⭐ Nouvelle d'Achlysiale⭐
Samedi 2 avril
"En avril, ne te découvre pas d'un fil". Voilà ce que disait toujours ma mère lorsque la saison des bourgeons approchait. C'est pourquoi, sous le regard étonné des badauds, je porte une lourde écharpe par 26 degrés. Qu'elles aillent au diable, leurs œillades ! Tous vêtus de blanc, uniforme, tout lisses – comme des œufs durs, c'est bon ça, les œufs durs– ils n'ont rien à dire. Je rigolerais bien quand ils rattraperont une angine !
Bref. Je m'égare. Cette nuit, j'ai vu la lune. Elle était orange. Oui, orange orange. Moi, je le dis, c'est le ciel qui nous toisait. Oh, ce n'est pas une mauvaise chose ! On sait à présent de quelle couleur est la pupille des cieux. Elle a la couleur de ce papillon, comment s'appelle-t-il ? Ah oui, la belle dame.
"Très joli papillon aux ailes oranges tachetées de noir et de blanc, la Belle Dame est l'une des espèces les plus connues. Il s'agit d'un grand papillon, dont l'envergure varie le plus souvent entre 5 et 6 cm. Quand ses ailes sont repliées, la lettre « C » est clairement visible."
Voilà le texte que j'ai trouvé dans mon encyclopédie. Je l'ai découpé pour le coller dans mon journal, c'est du meilleur effet.
Mais.. Qu'entend-je ? Un bruissement d'étoffe dans le vent, un coup de talon sur le sol, un soupir de résignation ?
Je tourne furtivement la tête.
Une belle dame. Non pas le papillon. Une vraie belle dame, en chair et en os. Elle marche d'un pas léger, vaporeux, si vaporeux que je peine à la voir. Elle tourne, et sa jupe aussi. Elle a, il me semble, fixé sur ses vêtements, la nuit noire et le calme crépusculaire.
Elle balaie ses cheveux, oh quels cheveux ! Des fils d'or, qui ruissellent sur ses épaules, une crinière de lion, oui !
Dans ses yeux, que j'aperçois à peine, je distingue un bleu profond. Est-ce le bleu abyssal que voit le noyé avant de s'écrouler dans un sommeil sans fin ou le bleu calme et apaisant de l'océan tranquille, arpenté par les marins et les poètes ?
Elle n'est pas humaine. Dans ce petit être, il y a toute la beauté de l'humanité, tout l'amour, tous les arts, mais aussi toute la violence, les guerres et les famines, tout ceci.
Cette fille est un concentré de monde. Cela doit être fatiguant.
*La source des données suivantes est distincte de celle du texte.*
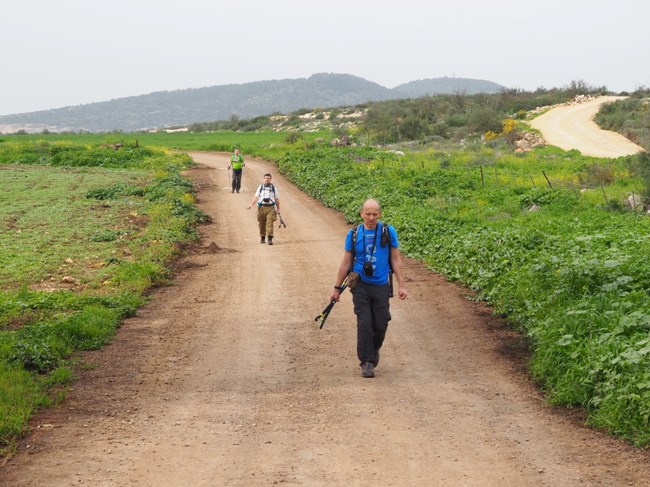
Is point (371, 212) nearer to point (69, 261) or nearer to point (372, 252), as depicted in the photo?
point (372, 252)

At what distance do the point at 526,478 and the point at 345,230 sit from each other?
56.1ft

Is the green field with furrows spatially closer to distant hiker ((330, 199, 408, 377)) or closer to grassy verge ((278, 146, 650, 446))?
grassy verge ((278, 146, 650, 446))

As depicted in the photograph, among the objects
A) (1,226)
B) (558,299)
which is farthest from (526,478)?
(1,226)

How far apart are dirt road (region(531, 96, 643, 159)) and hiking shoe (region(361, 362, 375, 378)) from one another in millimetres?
27300

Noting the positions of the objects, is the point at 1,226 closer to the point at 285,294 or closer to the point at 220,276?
the point at 220,276

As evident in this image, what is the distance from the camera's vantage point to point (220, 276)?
16.5 metres

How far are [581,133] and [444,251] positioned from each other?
1343 inches

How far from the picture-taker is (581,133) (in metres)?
48.5

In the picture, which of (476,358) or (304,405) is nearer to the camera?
(304,405)

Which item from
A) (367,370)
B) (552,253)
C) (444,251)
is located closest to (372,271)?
(367,370)

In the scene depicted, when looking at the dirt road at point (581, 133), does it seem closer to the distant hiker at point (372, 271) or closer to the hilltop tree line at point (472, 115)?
the hilltop tree line at point (472, 115)

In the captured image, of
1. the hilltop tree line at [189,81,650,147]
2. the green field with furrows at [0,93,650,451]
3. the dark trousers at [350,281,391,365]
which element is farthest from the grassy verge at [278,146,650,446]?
the hilltop tree line at [189,81,650,147]

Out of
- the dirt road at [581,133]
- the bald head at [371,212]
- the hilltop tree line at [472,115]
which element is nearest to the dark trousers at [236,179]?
the dirt road at [581,133]

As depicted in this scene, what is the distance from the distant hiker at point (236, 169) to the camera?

Il y a autre chose qui est fatiguant, c'est de rester ici, dehors, sur ce sale banc déglingué. À chaque fois que je bouge d'un millimètre pour écrire, cette saleté bouge ! Je suis sûr qu'il le fait exprès, qu'il veut m'engloutir au plus profond de son acier dur et froid. Brr ! Tu ne m'aura pas démon ! J'ai 78 ans, pas plus, ni moins. Un 60, un 10, un 8. Et le tout, additionné. J'ai déjà vécu plus que tu ne vivra jamais misérable !
Il est temps de rentrer. Mon joli papillon c'est envolé. "c'est un signe !" dirait ma mère.
Lundi 4 avril
Je suis un prisonnier. Pas un prisonnier comme un criminel, non ! Je n'ai jamais trompé sournoisement un marchand pour lui dérober quelques babioles brillantes. Je n'ai jamais, dans un coin de la nuit, frapper quelqu'un jusqu'à voir son crâne se morceler en petits îlots sanglant. Non. Jamais.
Je suis prisonnier de ma tête. Et ça, c'est pire que des barreaux. Je ne peux pas la scier, même si l'envie me prend quelques fois.
Ah ! Et si encore j'étais le seul ! Je pourrais dire, aux promeneurs en blanc : "si vous saviez ! Si vous saviez mon mal être ! Oh ! Mes enfants. Profitez, profitez de votre tête. Elle doit être votre clé, et non pas votre serrure !"
Mais je n'ose pas. Car je crois qu'eux aussi, ils sont bloqués. Ils doivent savoir, pas besoin d'en remettre une couche...
Il n'y a qu'une chose qui m'agace ici bas. Les parents. Au lieu de regarder avec plaisir leurs bambins gambader gaiment, ils les enchaînent à coup de "ne fais pas ci ! Ne fais pas ça !"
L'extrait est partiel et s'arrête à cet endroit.